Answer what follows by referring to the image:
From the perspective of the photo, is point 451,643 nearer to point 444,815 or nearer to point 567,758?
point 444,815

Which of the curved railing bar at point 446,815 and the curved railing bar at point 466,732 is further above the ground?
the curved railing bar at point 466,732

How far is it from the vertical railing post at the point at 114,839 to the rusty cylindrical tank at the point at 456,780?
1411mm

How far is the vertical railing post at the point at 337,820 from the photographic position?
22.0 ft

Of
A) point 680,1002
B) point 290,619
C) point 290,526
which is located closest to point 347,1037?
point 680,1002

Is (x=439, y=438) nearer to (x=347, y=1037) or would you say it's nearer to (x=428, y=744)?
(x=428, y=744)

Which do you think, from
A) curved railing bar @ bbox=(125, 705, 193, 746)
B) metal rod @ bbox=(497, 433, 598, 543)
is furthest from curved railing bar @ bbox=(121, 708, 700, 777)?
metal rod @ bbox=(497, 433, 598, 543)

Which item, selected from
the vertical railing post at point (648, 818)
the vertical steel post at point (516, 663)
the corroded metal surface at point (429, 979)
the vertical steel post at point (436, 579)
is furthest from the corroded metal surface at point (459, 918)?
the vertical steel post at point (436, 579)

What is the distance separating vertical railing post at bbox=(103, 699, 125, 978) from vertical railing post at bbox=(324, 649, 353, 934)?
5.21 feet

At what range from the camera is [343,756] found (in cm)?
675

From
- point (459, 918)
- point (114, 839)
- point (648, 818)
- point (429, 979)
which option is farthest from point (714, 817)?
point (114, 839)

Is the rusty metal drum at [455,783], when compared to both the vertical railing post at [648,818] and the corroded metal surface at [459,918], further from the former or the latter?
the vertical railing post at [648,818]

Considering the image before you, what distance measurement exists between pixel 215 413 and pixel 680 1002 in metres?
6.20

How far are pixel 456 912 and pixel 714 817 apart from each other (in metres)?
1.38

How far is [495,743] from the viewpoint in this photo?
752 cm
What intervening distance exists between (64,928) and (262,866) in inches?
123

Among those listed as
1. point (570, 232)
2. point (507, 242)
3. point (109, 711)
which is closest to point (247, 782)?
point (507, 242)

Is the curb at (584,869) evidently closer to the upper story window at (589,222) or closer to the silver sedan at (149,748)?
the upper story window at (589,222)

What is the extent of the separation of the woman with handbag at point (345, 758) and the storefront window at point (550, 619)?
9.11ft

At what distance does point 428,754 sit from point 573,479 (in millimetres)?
☆ ☆ ☆ ☆
Ziel der Aufgabe: Wandle die Zeilen oben in eine Markdown-Tabelle mit den Spalten „Nr.“ und „Zeile“ um. Leere Zeilen lässt du dabei weg.

Vollständige Ausgabe:
| Nr. | Zeile |
|---|---|
| 1 | Answer what follows by referring to the image: |
| 2 | From the perspective of the photo, is point 451,643 nearer to point 444,815 or nearer to point 567,758? |
| 3 | point 444,815 |
| 4 | Which of the curved railing bar at point 446,815 and the curved railing bar at point 466,732 is further above the ground? |
| 5 | the curved railing bar at point 466,732 |
| 6 | How far is it from the vertical railing post at the point at 114,839 to the rusty cylindrical tank at the point at 456,780? |
| 7 | 1411mm |
| 8 | How far is the vertical railing post at the point at 337,820 from the photographic position? |
| 9 | 22.0 ft |
| 10 | Of |
| 11 | A) point 680,1002 |
| 12 | B) point 290,619 |
| 13 | C) point 290,526 |
| 14 | which is located closest to point 347,1037? |
| 15 | point 680,1002 |
| 16 | Is (x=439, y=438) nearer to (x=347, y=1037) or would you say it's nearer to (x=428, y=744)? |
| 17 | (x=428, y=744) |
| 18 | Which do you think, from |
| 19 | A) curved railing bar @ bbox=(125, 705, 193, 746) |
| 20 | B) metal rod @ bbox=(497, 433, 598, 543) |
| 21 | is furthest from curved railing bar @ bbox=(121, 708, 700, 777)? |
| 22 | metal rod @ bbox=(497, 433, 598, 543) |
| 23 | Which item, selected from |
| 24 | the vertical railing post at point (648, 818) |
| 25 | the vertical steel post at point (516, 663) |
| 26 | the corroded metal surface at point (429, 979) |
| 27 | the vertical steel post at point (436, 579) |
| 28 | is furthest from the corroded metal surface at point (459, 918)? |
| 29 | the vertical steel post at point (436, 579) |
| 30 | What is the distance separating vertical railing post at bbox=(103, 699, 125, 978) from vertical railing post at bbox=(324, 649, 353, 934)? |
| 31 | 5.21 feet |
| 32 | At what range from the camera is [343,756] found (in cm)? |
| 33 | 675 |
| 34 | From |
| 35 | - point (459, 918) |
| 36 | - point (114, 839) |
| 37 | - point (648, 818) |
| 38 | - point (429, 979) |
| 39 | which option is farthest from point (714, 817)? |
| 40 | point (114, 839) |
| 41 | Is the rusty metal drum at [455,783], when compared to both the vertical railing post at [648,818] and the corroded metal surface at [459,918], further from the former or the latter? |
| 42 | the vertical railing post at [648,818] |
| 43 | Considering the image before you, what distance measurement exists between pixel 215 413 and pixel 680 1002 in metres? |
| 44 | 6.20 |
| 45 | How far are pixel 456 912 and pixel 714 817 apart from each other (in metres)? |
| 46 | 1.38 |
| 47 | How far is [495,743] from the viewpoint in this photo? |
| 48 | 752 cm |
| 49 | What intervening distance exists between (64,928) and (262,866) in inches? |
| 50 | 123 |
| 51 | Among those listed as |
| 52 | 1. point (570, 232) |
| 53 | 2. point (507, 242) |
| 54 | 3. point (109, 711) |
| 55 | which is closest to point (247, 782)? |
| 56 | point (507, 242) |
| 57 | Is the curb at (584,869) evidently closer to the upper story window at (589,222) or closer to the silver sedan at (149,748)? |
| 58 | the upper story window at (589,222) |
| 59 | What is the extent of the separation of the woman with handbag at point (345, 758) and the storefront window at point (550, 619)? |
| 60 | 9.11ft |
| 61 | At what distance does point 428,754 sit from point 573,479 (in millimetres)? |